Exercise goal
The whole listing needs to be returned exactly as it appears.

Data under study
*** Block opens ***

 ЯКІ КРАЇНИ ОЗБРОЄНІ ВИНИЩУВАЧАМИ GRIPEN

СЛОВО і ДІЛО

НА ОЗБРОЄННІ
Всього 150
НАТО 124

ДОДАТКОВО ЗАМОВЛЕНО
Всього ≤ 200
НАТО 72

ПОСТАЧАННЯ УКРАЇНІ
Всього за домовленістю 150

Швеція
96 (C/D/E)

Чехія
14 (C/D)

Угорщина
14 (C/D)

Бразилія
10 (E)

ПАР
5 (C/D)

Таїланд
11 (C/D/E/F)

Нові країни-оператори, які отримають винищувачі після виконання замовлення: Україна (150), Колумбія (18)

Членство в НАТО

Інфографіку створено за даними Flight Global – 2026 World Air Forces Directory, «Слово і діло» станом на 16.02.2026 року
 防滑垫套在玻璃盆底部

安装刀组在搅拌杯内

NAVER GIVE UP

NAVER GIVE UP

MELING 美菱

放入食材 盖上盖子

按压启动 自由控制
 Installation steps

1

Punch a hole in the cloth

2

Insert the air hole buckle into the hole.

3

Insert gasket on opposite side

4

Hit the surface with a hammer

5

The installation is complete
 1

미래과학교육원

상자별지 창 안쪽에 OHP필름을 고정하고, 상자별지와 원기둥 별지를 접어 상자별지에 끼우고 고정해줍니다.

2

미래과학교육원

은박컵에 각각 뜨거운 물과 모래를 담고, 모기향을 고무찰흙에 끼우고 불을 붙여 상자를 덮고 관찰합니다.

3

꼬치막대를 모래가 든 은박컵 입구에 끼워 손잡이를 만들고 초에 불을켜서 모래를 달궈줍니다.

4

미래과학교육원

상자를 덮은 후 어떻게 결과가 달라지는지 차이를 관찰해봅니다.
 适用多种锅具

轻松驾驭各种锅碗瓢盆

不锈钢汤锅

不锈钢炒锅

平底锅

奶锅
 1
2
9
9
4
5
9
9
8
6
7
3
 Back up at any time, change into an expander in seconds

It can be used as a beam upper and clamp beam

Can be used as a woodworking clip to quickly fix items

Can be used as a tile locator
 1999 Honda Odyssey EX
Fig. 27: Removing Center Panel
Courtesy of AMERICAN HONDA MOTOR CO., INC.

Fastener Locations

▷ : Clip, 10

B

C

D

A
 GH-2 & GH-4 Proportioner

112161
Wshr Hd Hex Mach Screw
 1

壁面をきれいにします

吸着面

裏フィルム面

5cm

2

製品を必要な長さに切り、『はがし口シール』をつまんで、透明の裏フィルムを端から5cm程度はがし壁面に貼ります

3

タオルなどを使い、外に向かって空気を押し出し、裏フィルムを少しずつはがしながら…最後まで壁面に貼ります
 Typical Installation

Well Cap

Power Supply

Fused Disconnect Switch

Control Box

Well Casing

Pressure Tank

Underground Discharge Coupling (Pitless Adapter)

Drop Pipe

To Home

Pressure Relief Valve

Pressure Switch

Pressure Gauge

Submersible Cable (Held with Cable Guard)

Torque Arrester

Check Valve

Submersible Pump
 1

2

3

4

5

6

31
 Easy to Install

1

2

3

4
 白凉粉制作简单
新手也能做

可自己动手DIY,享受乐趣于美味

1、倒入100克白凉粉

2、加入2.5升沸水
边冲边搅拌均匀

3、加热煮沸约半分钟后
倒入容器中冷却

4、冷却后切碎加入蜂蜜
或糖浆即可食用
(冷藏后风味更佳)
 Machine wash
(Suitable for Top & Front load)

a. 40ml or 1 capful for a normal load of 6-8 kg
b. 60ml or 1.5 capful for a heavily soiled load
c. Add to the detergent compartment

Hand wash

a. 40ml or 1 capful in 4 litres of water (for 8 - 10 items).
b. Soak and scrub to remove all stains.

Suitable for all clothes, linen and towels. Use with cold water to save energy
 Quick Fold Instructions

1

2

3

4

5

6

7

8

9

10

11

*** Block closes ***

Reply to the exercise
 ЯКІ КРАЇНИ ОЗБРОЄНІ ВИНИЩУВАЧАМИ GRIPEN

СЛОВО і ДІЛО

НА ОЗБРОЄННІ
Всього 150
НАТО 124

ДОДАТКОВО ЗАМОВЛЕНО
Всього ≤ 200
НАТО 72

ПОСТАЧАННЯ УКРАЇНІ
Всього за домовленістю 150

Швеція
96 (C/D/E)

Чехія
14 (C/D)

Угорщина
14 (C/D)

Бразилія
10 (E)

ПАР
5 (C/D)

Таїланд
11 (C/D/E/F)

Нові країни-оператори, які отримають винищувачі після виконання замовлення: Україна (150), Колумбія (18)

Членство в НАТО

Інфографіку створено за даними Flight Global – 2026 World Air Forces Directory, «Слово і діло» станом на 16.02.2026 року
 防滑垫套在玻璃盆底部

安装刀组在搅拌杯内

NAVER GIVE UP

NAVER GIVE UP

MELING 美菱

放入食材 盖上盖子

按压启动 自由控制
 Installation steps

1

Punch a hole in the cloth

2

Insert the air hole buckle into the hole.

3

Insert gasket on opposite side

4

Hit the surface with a hammer

5

The installation is complete
 1

미래과학교육원

상자별지 창 안쪽에 OHP필름을 고정하고, 상자별지와 원기둥 별지를 접어 상자별지에 끼우고 고정해줍니다.

2

미래과학교육원

은박컵에 각각 뜨거운 물과 모래를 담고, 모기향을 고무찰흙에 끼우고 불을 붙여 상자를 덮고 관찰합니다.

3

꼬치막대를 모래가 든 은박컵 입구에 끼워 손잡이를 만들고 초에 불을켜서 모래를 달궈줍니다.

4

미래과학교육원

상자를 덮은 후 어떻게 결과가 달라지는지 차이를 관찰해봅니다.
 适用多种锅具

轻松驾驭各种锅碗瓢盆

不锈钢汤锅

不锈钢炒锅

平底锅

奶锅
 1
2
9
9
4
5
9
9
8
6
7
3
 Back up at any time, change into an expander in seconds

It can be used as a beam upper and clamp beam

Can be used as a woodworking clip to quickly fix items

Can be used as a tile locator
 1999 Honda Odyssey EX
Fig. 27: Removing Center Panel
Courtesy of AMERICAN HONDA MOTOR CO., INC.

Fastener Locations

▷ : Clip, 10

B

C

D

A
 GH-2 & GH-4 Proportioner

112161
Wshr Hd Hex Mach Screw
 1

壁面をきれいにします

吸着面

裏フィルム面

5cm

2

製品を必要な長さに切り、『はがし口シール』をつまんで、透明の裏フィルムを端から5cm程度はがし壁面に貼ります

3

タオルなどを使い、外に向かって空気を押し出し、裏フィルムを少しずつはがしながら…最後まで壁面に貼ります
 Typical Installation

Well Cap

Power Supply

Fused Disconnect Switch

Control Box

Well Casing

Pressure Tank

Underground Discharge Coupling (Pitless Adapter)

Drop Pipe

To Home

Pressure Relief Valve

Pressure Switch

Pressure Gauge

Submersible Cable (Held with Cable Guard)

Torque Arrester

Check Valve

Submersible Pump
 1

2

3

4

5

6

31
 Easy to Install

1

2

3

4
 白凉粉制作简单
新手也能做

可自己动手DIY,享受乐趣于美味

1、倒入100克白凉粉

2、加入2.5升沸水
边冲边搅拌均匀

3、加热煮沸约半分钟后
倒入容器中冷却

4、冷却后切碎加入蜂蜜
或糖浆即可食用
(冷藏后风味更佳)
 Machine wash
(Suitable for Top & Front load)

a. 40ml or 1 capful for a normal load of 6-8 kg
b. 60ml or 1.5 capful for a heavily soiled load
c. Add to the detergent compartment

Hand wash

a. 40ml or 1 capful in 4 litres of water (for 8 - 10 items).
b. Soak and scrub to remove all stains.

Suitable for all clothes, linen and towels. Use with cold water to save energy
 Quick Fold Instructions

1

2

3

4

5

6

7

8

9

10

11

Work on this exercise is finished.